A number of couples, including some who have been together for many years, choose not to legally marry for a variety of personal and financial reasons. Sometimes older couples decide against marriage because they don’t want to affect their children’s inheritance. There are others who don’t want to deal with the legalities of marriage. Some people would lose social security benefits or pension if they decide to remarry.
It is extremely important for couples who are not married to make their wishes clear in their estate planning documents when it comes to the rights and responsibilities they want their significant other to have. A non-married partner doesn’t have the same legal rights that a married spouse has.

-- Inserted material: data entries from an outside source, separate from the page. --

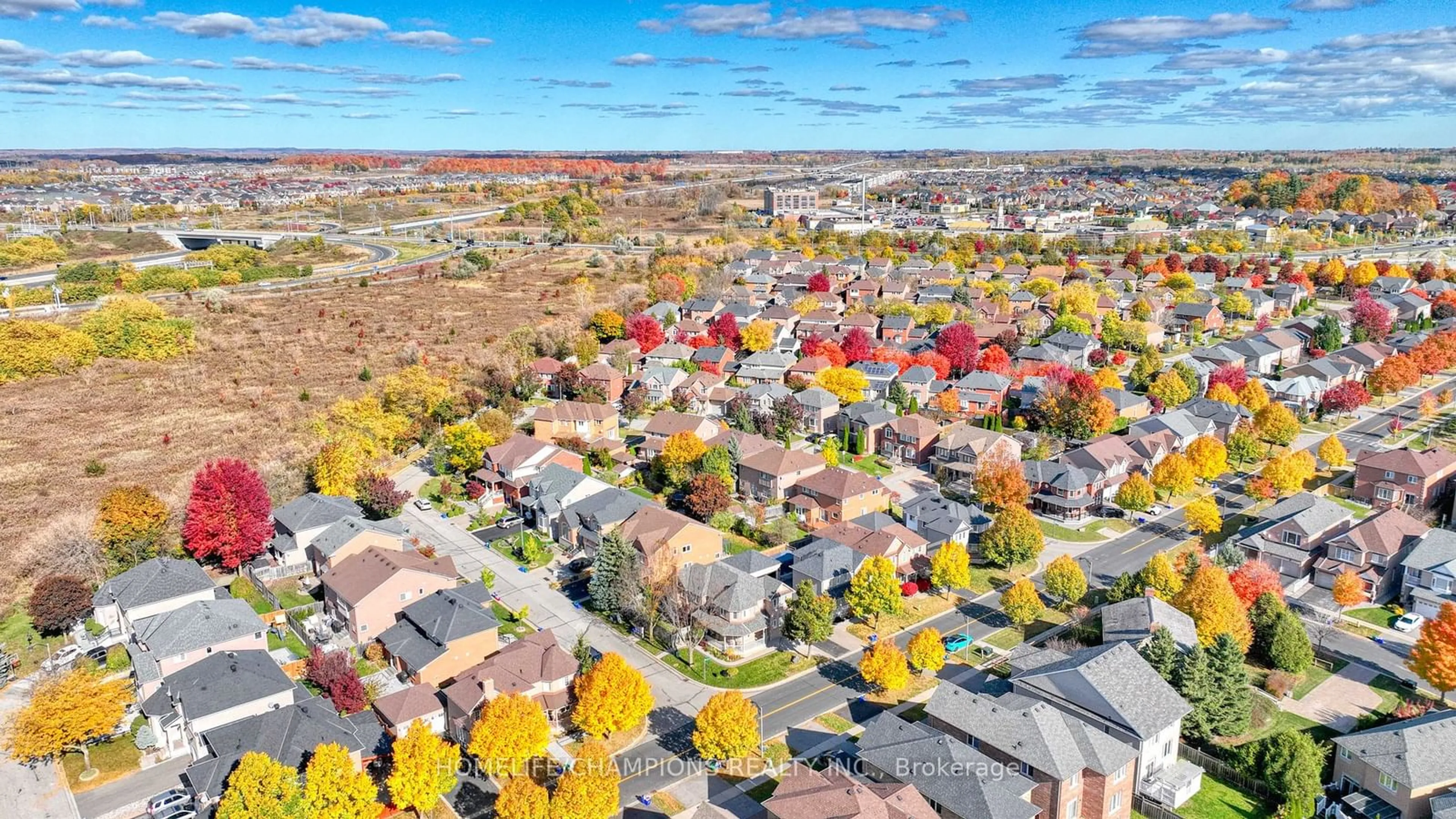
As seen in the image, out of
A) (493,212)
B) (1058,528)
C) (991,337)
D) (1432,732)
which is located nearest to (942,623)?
(1058,528)

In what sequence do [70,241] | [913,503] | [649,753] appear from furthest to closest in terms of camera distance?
[70,241] → [913,503] → [649,753]

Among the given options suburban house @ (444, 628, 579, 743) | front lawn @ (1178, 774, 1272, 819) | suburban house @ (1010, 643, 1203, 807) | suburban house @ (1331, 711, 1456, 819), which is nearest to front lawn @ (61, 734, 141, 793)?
suburban house @ (444, 628, 579, 743)

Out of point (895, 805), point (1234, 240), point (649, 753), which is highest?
point (1234, 240)

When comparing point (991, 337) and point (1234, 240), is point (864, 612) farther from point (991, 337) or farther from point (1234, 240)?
point (1234, 240)

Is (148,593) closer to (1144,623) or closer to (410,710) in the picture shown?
(410,710)

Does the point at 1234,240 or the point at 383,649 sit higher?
the point at 1234,240

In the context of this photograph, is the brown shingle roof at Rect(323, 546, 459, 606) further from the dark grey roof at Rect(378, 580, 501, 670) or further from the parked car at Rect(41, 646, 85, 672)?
the parked car at Rect(41, 646, 85, 672)

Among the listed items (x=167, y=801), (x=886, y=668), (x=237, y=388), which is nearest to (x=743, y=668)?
(x=886, y=668)
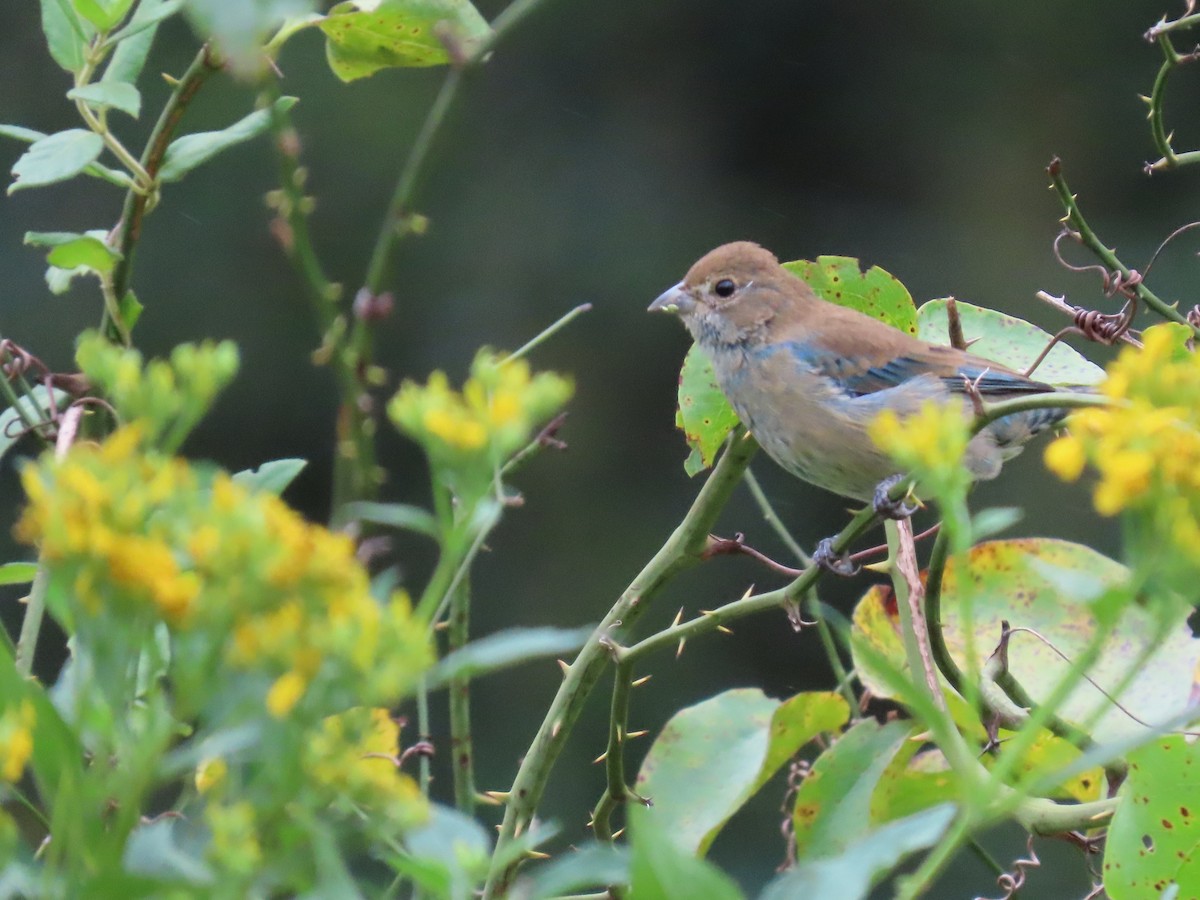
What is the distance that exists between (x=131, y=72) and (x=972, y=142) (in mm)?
7327

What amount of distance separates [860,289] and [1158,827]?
86 centimetres

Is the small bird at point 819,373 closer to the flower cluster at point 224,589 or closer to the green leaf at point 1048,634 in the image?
the green leaf at point 1048,634

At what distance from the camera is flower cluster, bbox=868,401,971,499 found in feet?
2.26

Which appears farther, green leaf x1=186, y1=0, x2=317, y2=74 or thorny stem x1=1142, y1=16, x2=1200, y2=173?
thorny stem x1=1142, y1=16, x2=1200, y2=173

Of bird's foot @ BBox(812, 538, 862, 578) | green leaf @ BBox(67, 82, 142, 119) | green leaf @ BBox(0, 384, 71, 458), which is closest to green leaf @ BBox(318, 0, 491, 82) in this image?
green leaf @ BBox(67, 82, 142, 119)

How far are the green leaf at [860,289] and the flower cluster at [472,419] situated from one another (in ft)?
3.78

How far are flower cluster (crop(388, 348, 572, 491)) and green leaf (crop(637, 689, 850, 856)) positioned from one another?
2.39 ft

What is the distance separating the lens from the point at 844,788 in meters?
1.34

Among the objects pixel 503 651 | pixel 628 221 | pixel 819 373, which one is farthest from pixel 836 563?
pixel 628 221

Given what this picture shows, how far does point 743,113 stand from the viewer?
27.5 ft

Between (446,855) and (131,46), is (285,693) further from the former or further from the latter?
(131,46)

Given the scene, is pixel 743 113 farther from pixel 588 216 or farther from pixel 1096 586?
pixel 1096 586

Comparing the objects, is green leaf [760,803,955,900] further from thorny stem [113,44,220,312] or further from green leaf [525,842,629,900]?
thorny stem [113,44,220,312]

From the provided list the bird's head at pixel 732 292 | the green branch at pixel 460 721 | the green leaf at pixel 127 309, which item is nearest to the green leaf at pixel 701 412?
the green branch at pixel 460 721
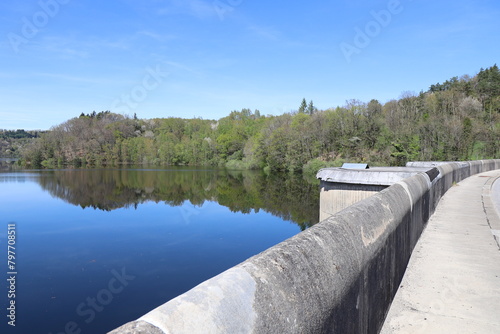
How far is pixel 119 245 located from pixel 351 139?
43.7 meters

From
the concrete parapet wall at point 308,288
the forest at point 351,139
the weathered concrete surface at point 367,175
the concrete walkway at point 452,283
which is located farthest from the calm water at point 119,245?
the forest at point 351,139

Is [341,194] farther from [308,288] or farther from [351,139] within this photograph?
[351,139]

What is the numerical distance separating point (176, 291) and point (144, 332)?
1201 cm

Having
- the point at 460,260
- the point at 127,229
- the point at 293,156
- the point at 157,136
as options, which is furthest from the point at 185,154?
the point at 460,260

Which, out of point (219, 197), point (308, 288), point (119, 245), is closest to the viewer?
point (308, 288)

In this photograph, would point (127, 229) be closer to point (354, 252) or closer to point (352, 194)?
point (352, 194)

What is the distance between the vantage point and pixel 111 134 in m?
119

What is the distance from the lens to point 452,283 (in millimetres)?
4375

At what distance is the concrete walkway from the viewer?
3.41 meters

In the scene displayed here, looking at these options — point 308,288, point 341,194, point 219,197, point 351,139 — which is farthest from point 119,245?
point 351,139

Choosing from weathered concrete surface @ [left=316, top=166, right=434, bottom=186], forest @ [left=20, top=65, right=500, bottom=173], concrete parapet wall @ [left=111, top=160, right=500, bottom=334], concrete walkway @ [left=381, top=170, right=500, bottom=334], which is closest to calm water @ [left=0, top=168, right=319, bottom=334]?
weathered concrete surface @ [left=316, top=166, right=434, bottom=186]

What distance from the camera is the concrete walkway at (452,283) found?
341cm

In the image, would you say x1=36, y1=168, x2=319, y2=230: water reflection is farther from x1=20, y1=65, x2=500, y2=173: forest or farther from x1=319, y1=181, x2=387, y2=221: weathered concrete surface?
x1=20, y1=65, x2=500, y2=173: forest

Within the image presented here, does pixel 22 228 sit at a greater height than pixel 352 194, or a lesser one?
lesser
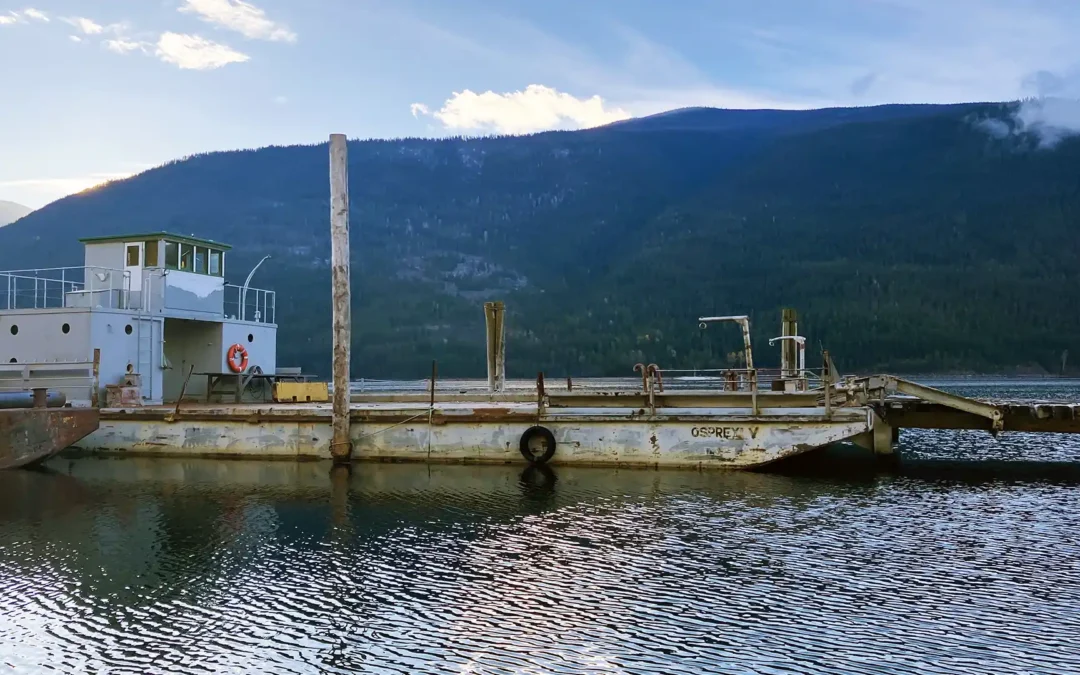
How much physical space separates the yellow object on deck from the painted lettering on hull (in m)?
10.3

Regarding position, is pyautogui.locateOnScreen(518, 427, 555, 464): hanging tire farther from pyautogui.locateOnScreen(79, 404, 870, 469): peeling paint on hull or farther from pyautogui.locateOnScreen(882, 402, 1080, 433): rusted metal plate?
pyautogui.locateOnScreen(882, 402, 1080, 433): rusted metal plate

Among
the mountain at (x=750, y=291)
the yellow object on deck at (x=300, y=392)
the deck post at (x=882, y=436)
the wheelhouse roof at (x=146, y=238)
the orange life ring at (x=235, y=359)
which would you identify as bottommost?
the deck post at (x=882, y=436)

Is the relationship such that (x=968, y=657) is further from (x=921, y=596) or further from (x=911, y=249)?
(x=911, y=249)

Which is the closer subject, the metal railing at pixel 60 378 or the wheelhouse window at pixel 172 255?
the metal railing at pixel 60 378

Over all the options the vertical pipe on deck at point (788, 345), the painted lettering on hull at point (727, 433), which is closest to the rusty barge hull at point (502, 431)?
the painted lettering on hull at point (727, 433)

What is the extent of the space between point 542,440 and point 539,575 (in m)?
7.86

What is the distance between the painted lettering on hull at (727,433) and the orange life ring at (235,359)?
1332cm

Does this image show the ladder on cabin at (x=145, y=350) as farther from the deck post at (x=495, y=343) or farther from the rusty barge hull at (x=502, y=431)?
the deck post at (x=495, y=343)

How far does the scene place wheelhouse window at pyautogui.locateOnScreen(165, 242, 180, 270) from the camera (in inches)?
913

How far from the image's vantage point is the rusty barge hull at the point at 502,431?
683 inches

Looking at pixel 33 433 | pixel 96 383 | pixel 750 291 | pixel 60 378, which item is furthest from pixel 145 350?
pixel 750 291

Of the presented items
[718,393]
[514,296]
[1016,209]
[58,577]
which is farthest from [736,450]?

A significant other does not have a statutory priority to serve as a personal representative or executor for the estate of their partner, statutory right to inherit their partner’s property, priority to make disposition of their partner’s last remains, or priority to act as their partner’s guardian or conservator should they become incapacitated or disabled. There is also no requirement to give notice of withholding of life support for a non-married significant other. However, anyone may execute estate planning documents so that their significant other will have these legal rights.
An unmarried individual will want to make sure to execute a will, a health care power of attorney, a general durable power of attorney, and a living will to protect their significant other. A Last Will and Testament designates an executor to be in charge of one’s estate, and it also designates who will inherit which assets from this estate. No assets will pass to your significant other (unless they are owned jointly or you have named them as a beneficiary) without a will.